- Exercise instructions
Present every line of the records below as a numbered list, skipping blank lines and leaving the pictures out.

● ● ● ● ●

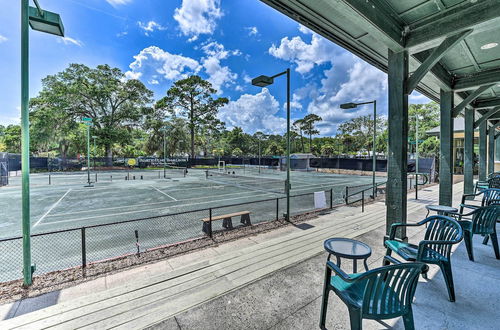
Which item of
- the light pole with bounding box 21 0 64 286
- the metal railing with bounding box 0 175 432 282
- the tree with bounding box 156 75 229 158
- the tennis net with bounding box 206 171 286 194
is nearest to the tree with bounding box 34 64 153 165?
the tree with bounding box 156 75 229 158

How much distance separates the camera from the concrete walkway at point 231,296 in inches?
103

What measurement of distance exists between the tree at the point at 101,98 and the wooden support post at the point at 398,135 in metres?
47.4

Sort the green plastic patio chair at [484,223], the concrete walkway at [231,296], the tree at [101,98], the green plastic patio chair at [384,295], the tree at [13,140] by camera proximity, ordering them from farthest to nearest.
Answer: the tree at [13,140], the tree at [101,98], the green plastic patio chair at [484,223], the concrete walkway at [231,296], the green plastic patio chair at [384,295]

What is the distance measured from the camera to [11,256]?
525cm

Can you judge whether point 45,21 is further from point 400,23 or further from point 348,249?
point 400,23

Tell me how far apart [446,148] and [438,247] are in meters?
5.73

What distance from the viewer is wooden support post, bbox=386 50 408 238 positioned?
14.8 ft

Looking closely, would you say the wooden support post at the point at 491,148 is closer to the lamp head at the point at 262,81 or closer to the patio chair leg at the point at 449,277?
the lamp head at the point at 262,81

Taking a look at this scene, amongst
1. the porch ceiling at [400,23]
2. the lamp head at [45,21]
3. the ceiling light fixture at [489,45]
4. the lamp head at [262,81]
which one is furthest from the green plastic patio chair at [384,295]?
the ceiling light fixture at [489,45]

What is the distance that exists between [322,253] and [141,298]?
346 cm

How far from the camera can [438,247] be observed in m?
3.20

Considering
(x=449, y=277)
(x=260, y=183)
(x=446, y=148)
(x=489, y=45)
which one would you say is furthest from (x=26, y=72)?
(x=260, y=183)

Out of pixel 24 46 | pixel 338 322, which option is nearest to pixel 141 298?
pixel 338 322

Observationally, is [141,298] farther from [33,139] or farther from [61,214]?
[33,139]
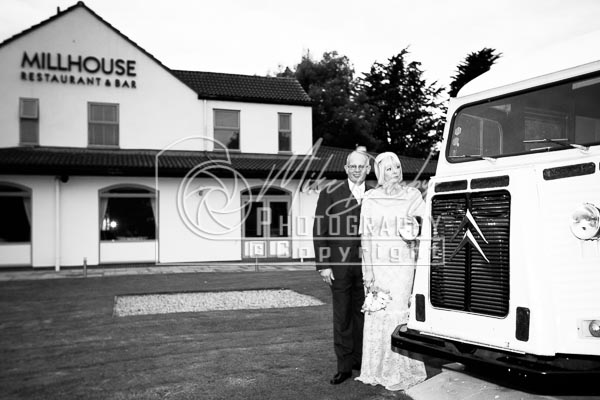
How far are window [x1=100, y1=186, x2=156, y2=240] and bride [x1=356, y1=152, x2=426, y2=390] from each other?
46.1 feet

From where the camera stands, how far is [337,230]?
17.4 feet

● ● ● ● ●

- Final result
1. Which item of
2. - the light pole with bounding box 21 0 64 286
3. - the metal railing with bounding box 0 175 432 282
4. - the tree with bounding box 156 75 229 158
5. - the tennis net with bounding box 206 171 286 194
6. is nearest to the tree with bounding box 34 64 153 165?
7. the tree with bounding box 156 75 229 158
8. How much distance separates the camera from the concrete walkway at point 231,296 in inches?
9. 103
10. What measurement of distance exists between the tree at the point at 101,98 and the wooden support post at the point at 398,135 in metres?
11. 47.4
12. Sort the green plastic patio chair at [484,223], the concrete walkway at [231,296], the tree at [101,98], the green plastic patio chair at [384,295], the tree at [13,140] by camera proximity, ordering them from farthest to nearest.
13. Answer: the tree at [13,140], the tree at [101,98], the green plastic patio chair at [484,223], the concrete walkway at [231,296], the green plastic patio chair at [384,295]
14. What is the distance measured from the camera to [11,256]?
15. 525cm
16. Can you judge whether point 45,21 is further from point 400,23 or further from point 348,249?
17. point 400,23
18. Tell me how far apart [446,148] and [438,247] are in meters?
19. 5.73
20. What distance from the viewer is wooden support post, bbox=386 50 408 238 positioned?
21. 14.8 ft
22. Looking closely, would you say the wooden support post at the point at 491,148 is closer to the lamp head at the point at 262,81 or closer to the patio chair leg at the point at 449,277?
23. the lamp head at the point at 262,81
24. Taking a look at this scene, amongst
25. 1. the porch ceiling at [400,23]
26. 2. the lamp head at [45,21]
27. 3. the ceiling light fixture at [489,45]
28. 4. the lamp head at [262,81]
29. which one is furthest from the green plastic patio chair at [384,295]?
30. the ceiling light fixture at [489,45]
31. What is the distance that exists between [322,253] and [141,298]?
32. 346 cm
33. How far from the camera can [438,247] be observed in m?
34. 3.20
35. Considering
36. (x=449, y=277)
37. (x=260, y=183)
38. (x=446, y=148)
39. (x=489, y=45)
40. which one would you say is furthest from (x=26, y=72)?
41. (x=260, y=183)
42. Out of pixel 24 46 | pixel 338 322, which option is nearest to pixel 141 298?
43. pixel 338 322
44. Observationally, is [141,298] farther from [33,139] or farther from [61,214]?
45. [33,139]
46. How far are window [x1=100, y1=186, x2=156, y2=240] and bride [x1=356, y1=152, x2=426, y2=390] from each other?
47. 46.1 feet
48. From where the camera stands, how far is [337,230]?
49. 17.4 feet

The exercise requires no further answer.